> [Objective a]: Copy out the listing from the line with "In the given" up to and including the line with "352 millimetres", word for word, leaving out the pictures.

The Trent Durham Student Association (TDSA) is a non-profit and was created to represent all students, whether part-time or full-time, that attended classes at the Durham Campus of Trent University.  The TDSA is also a member of the Ontario Undergraduate Student Alliance where the TDSA Vice President of University Affairs sits as a board member. In collaboration with OUSA the TDSA have advocated doe students by working with the provincial and local governments to provide students with services they may need.

History of the TDSA 
Trent University has been located in Oshawa since they started offering class in 1974 and the campus was originally known as Trent University of Oshawa.  Students who attended classes during this time went to the same campus as the students at University of Ontario Institute of Technology and Durham College where students of all three institutions shared the same student association which was called "YOURSA".

In 2009, Trent University decided to move the Durham Campus of the DC/UOIT campus and relocate it to the site of what once was St. Michael's Catholic school which was located at 55 Thornton Road South in Oshawa.  Once the campus was established at this new location the University formed the Trent Oshawa Student Association in 2010 to represent students attending the Durham Campus of Trent University. This association was later renamed the Trent Durham Student Association when Trent University renames the satellite school to Trent University Durham GTA  .

> [Objective b]: In the student association text, what was the address of the former St. Michael's Catholic school?

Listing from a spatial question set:
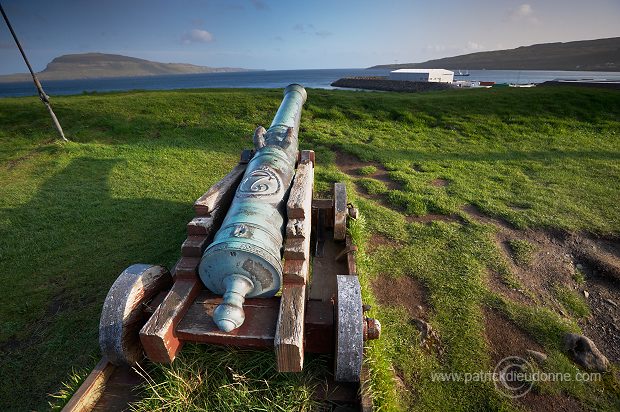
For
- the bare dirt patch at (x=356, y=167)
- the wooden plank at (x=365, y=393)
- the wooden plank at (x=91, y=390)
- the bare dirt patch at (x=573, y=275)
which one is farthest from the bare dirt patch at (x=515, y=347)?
the bare dirt patch at (x=356, y=167)

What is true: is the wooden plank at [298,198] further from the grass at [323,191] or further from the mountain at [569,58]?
the mountain at [569,58]

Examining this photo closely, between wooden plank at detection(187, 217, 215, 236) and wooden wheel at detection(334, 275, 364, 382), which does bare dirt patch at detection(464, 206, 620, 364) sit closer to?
wooden wheel at detection(334, 275, 364, 382)

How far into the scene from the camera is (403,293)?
3.81 metres

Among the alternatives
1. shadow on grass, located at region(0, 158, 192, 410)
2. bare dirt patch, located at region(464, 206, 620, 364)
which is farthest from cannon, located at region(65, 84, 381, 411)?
bare dirt patch, located at region(464, 206, 620, 364)

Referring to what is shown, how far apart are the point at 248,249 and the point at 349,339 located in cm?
89

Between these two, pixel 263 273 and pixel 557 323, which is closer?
pixel 263 273

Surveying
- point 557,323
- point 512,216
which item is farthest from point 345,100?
point 557,323

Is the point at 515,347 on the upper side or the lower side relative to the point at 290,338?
lower

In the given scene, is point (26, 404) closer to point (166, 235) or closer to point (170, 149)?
point (166, 235)

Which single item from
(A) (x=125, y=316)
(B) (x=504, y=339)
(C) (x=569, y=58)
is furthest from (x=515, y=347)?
(C) (x=569, y=58)

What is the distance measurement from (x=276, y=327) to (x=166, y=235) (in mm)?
3451

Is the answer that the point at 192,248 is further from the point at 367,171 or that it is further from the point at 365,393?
the point at 367,171

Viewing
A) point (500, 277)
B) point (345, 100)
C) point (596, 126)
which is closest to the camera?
point (500, 277)

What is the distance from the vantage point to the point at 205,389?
2.36 m
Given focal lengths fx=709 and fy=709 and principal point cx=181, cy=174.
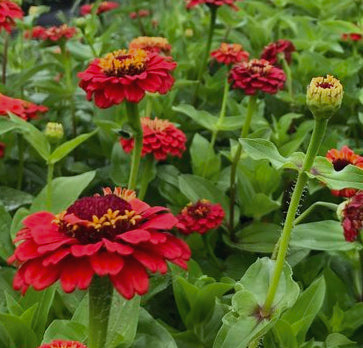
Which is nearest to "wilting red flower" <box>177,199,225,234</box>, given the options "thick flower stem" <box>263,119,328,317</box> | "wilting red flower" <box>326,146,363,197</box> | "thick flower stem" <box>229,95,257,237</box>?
"thick flower stem" <box>229,95,257,237</box>

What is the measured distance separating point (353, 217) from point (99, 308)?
352 millimetres

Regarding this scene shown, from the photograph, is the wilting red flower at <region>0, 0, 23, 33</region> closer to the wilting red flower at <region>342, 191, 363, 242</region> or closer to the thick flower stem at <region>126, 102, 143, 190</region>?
the thick flower stem at <region>126, 102, 143, 190</region>

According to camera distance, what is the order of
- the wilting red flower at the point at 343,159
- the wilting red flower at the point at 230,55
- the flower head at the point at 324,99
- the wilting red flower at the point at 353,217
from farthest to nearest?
the wilting red flower at the point at 230,55 < the wilting red flower at the point at 343,159 < the wilting red flower at the point at 353,217 < the flower head at the point at 324,99

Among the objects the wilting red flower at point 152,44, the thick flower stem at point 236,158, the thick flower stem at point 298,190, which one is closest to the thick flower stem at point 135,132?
the thick flower stem at point 236,158

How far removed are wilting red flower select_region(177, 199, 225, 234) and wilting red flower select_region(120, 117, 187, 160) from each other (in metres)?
0.10

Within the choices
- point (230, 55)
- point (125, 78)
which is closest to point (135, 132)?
point (125, 78)

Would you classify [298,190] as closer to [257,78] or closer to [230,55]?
[257,78]

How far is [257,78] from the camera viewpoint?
1171 millimetres

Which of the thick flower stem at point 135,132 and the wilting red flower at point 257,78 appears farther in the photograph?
the wilting red flower at point 257,78

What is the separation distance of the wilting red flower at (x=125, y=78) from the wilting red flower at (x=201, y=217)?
9.0 inches

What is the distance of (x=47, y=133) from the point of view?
1128 millimetres

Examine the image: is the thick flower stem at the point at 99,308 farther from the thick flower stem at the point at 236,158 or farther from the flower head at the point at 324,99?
the thick flower stem at the point at 236,158

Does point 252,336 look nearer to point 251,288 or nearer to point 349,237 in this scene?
point 251,288

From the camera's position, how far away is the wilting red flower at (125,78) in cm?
90
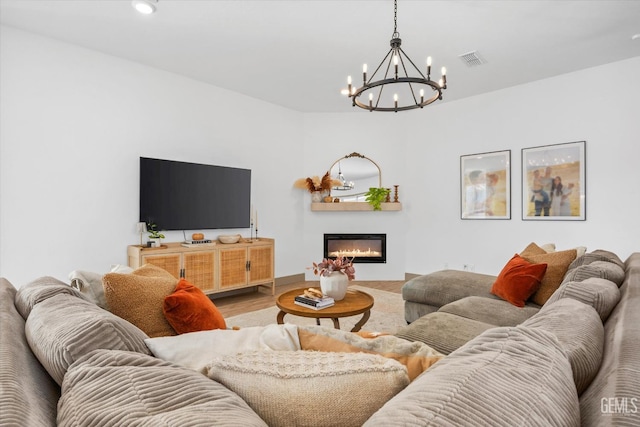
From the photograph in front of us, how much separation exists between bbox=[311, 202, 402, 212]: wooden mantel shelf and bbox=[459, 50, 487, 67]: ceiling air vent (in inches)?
92.7

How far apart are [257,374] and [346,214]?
16.9ft

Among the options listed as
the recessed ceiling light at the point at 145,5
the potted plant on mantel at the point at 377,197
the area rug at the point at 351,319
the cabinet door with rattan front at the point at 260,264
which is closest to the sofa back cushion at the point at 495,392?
the area rug at the point at 351,319

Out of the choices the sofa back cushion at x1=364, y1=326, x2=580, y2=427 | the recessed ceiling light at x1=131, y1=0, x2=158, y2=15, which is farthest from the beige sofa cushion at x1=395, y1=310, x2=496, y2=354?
the recessed ceiling light at x1=131, y1=0, x2=158, y2=15

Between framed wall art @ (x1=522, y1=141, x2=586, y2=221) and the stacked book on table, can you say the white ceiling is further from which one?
the stacked book on table

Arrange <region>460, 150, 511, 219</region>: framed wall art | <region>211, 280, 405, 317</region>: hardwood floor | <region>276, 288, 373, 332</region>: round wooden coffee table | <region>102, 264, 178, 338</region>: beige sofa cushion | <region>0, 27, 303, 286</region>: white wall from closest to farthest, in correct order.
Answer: <region>102, 264, 178, 338</region>: beige sofa cushion
<region>276, 288, 373, 332</region>: round wooden coffee table
<region>0, 27, 303, 286</region>: white wall
<region>211, 280, 405, 317</region>: hardwood floor
<region>460, 150, 511, 219</region>: framed wall art

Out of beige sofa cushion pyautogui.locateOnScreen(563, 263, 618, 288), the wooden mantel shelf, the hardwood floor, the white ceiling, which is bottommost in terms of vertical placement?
the hardwood floor

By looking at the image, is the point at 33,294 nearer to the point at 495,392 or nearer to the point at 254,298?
the point at 495,392

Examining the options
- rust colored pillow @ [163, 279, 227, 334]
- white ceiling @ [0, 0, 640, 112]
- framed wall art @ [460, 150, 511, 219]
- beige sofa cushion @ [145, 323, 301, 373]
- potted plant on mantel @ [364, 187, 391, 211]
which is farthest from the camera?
potted plant on mantel @ [364, 187, 391, 211]

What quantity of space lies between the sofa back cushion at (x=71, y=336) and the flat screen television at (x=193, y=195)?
11.0 feet

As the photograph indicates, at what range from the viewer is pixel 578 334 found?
79 cm

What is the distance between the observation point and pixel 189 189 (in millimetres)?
4285

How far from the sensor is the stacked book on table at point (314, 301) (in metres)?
2.47

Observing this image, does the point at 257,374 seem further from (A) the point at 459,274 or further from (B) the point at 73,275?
(A) the point at 459,274

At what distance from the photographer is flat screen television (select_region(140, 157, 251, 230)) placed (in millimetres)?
3982
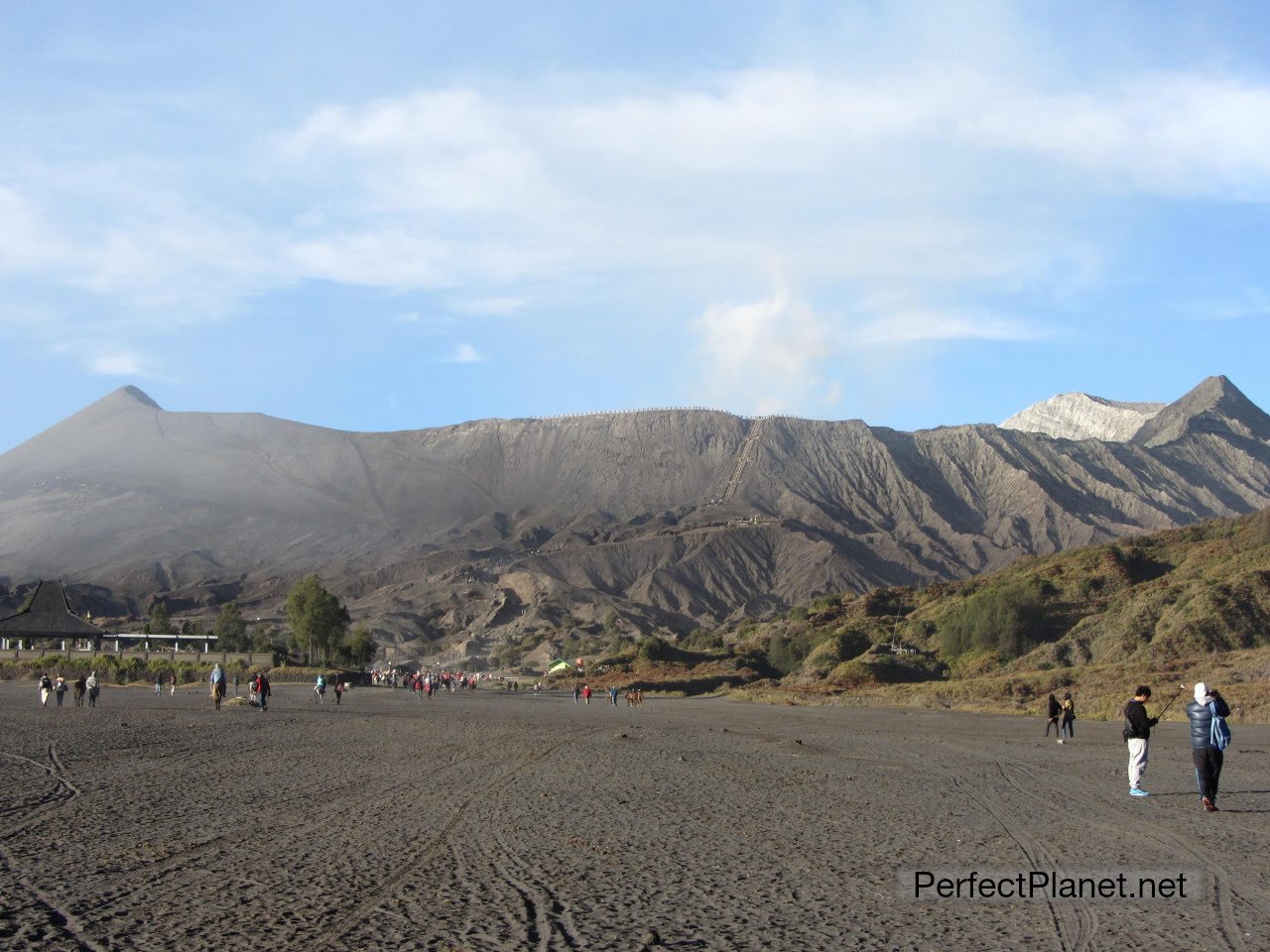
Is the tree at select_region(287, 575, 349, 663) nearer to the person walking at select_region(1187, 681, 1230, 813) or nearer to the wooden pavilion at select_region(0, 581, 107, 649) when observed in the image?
the wooden pavilion at select_region(0, 581, 107, 649)

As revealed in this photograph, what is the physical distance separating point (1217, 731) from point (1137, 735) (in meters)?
1.85

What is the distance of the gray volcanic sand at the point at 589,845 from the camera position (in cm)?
741

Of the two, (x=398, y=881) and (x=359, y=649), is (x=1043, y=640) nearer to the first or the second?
(x=359, y=649)

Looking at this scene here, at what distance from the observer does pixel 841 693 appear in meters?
56.6

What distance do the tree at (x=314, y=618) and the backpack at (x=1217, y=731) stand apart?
85810mm

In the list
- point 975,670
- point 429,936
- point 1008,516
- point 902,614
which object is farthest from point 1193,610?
point 1008,516

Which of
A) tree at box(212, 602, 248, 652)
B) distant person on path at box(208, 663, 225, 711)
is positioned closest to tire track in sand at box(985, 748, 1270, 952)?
distant person on path at box(208, 663, 225, 711)

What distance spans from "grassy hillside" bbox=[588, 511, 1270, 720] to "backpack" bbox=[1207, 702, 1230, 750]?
2456cm

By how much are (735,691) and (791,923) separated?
5919 centimetres

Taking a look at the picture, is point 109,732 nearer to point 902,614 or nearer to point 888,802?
point 888,802

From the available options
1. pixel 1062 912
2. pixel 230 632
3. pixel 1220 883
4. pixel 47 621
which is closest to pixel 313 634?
pixel 47 621

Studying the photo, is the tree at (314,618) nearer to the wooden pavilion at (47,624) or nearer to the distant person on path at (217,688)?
the wooden pavilion at (47,624)

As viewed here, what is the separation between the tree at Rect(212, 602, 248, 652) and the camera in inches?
4353

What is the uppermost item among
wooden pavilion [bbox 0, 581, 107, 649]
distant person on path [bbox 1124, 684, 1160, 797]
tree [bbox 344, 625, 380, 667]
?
distant person on path [bbox 1124, 684, 1160, 797]
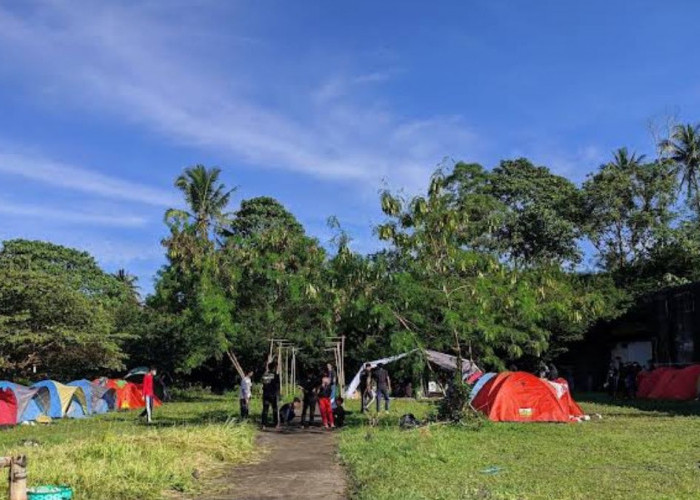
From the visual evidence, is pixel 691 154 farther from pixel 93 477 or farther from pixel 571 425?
pixel 93 477

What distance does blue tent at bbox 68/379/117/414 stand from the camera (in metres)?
25.6

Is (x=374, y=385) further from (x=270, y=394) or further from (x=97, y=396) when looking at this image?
(x=97, y=396)

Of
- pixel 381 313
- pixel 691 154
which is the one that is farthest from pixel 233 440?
pixel 691 154

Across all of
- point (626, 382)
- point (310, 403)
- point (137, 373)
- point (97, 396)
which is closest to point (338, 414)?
point (310, 403)

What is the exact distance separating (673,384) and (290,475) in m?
19.6

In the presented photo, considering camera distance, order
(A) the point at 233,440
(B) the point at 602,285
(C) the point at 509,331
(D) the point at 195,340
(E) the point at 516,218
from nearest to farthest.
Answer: (A) the point at 233,440
(C) the point at 509,331
(D) the point at 195,340
(B) the point at 602,285
(E) the point at 516,218

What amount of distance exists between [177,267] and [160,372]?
335 inches

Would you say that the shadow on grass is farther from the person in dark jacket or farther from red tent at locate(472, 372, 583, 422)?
the person in dark jacket

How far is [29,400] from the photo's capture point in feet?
72.3

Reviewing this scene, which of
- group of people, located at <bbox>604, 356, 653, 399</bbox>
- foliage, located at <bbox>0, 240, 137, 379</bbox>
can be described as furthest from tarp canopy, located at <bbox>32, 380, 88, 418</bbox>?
group of people, located at <bbox>604, 356, 653, 399</bbox>

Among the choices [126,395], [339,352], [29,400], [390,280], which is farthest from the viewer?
[339,352]

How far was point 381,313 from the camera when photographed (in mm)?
17172

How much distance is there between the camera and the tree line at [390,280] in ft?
56.6

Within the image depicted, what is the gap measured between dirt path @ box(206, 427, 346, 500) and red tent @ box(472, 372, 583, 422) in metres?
4.93
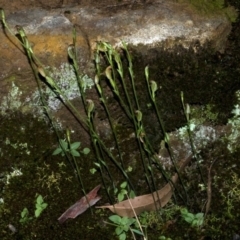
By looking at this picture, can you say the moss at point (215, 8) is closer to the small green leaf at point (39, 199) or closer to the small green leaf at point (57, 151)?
the small green leaf at point (57, 151)

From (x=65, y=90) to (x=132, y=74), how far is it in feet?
1.17

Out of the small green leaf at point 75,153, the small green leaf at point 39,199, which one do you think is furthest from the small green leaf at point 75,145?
the small green leaf at point 39,199

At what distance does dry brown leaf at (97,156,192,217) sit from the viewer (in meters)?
2.54

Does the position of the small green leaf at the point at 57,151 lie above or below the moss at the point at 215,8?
below

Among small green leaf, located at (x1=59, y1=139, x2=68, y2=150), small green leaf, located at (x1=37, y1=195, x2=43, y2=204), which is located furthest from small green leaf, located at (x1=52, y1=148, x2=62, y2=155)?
small green leaf, located at (x1=37, y1=195, x2=43, y2=204)

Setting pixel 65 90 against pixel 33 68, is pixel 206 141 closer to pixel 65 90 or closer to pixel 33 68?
pixel 65 90

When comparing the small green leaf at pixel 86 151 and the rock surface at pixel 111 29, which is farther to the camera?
the small green leaf at pixel 86 151

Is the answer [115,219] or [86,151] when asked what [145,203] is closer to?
[115,219]

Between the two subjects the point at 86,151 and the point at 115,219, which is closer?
the point at 115,219

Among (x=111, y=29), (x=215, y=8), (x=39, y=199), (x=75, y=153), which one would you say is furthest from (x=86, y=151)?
(x=215, y=8)

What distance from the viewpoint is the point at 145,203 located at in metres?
2.56

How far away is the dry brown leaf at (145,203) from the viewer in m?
2.54

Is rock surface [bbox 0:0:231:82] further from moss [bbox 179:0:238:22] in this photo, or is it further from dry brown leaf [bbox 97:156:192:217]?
dry brown leaf [bbox 97:156:192:217]

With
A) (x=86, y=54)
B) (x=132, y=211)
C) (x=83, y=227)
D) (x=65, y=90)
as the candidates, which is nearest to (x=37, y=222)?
(x=83, y=227)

> [Task response a]:
In the given scene, is point (26, 404) closer to point (166, 235) or closer to point (170, 149)?
point (166, 235)

Which single item from
(A) (x=125, y=316)
(B) (x=504, y=339)
(C) (x=569, y=58)
is furthest from (x=515, y=347)?
(C) (x=569, y=58)

What is the distance measurement from (x=276, y=327) to (x=166, y=235) (in mm)?
3451

Is the answer that the point at 192,248 is further from the point at 367,171 or that it is further from the point at 365,393?
the point at 367,171

Viewing
A) point (500, 277)
B) point (345, 100)
C) point (596, 126)
which is closest to the camera?
point (500, 277)

What is the distance from the vantage point to the point at 205,389?
2.36 m
Given focal lengths fx=709 and fy=709 and principal point cx=181, cy=174.
Which is nearest to "wilting red flower" <box>177,199,225,234</box>, given the options "thick flower stem" <box>263,119,328,317</box> | "wilting red flower" <box>326,146,363,197</box> | "thick flower stem" <box>229,95,257,237</box>?
"thick flower stem" <box>229,95,257,237</box>

What is the measured distance separating point (353, 217) from point (99, 308)?
352 millimetres

> [Task response b]: 55 Thornton Road South in Oshawa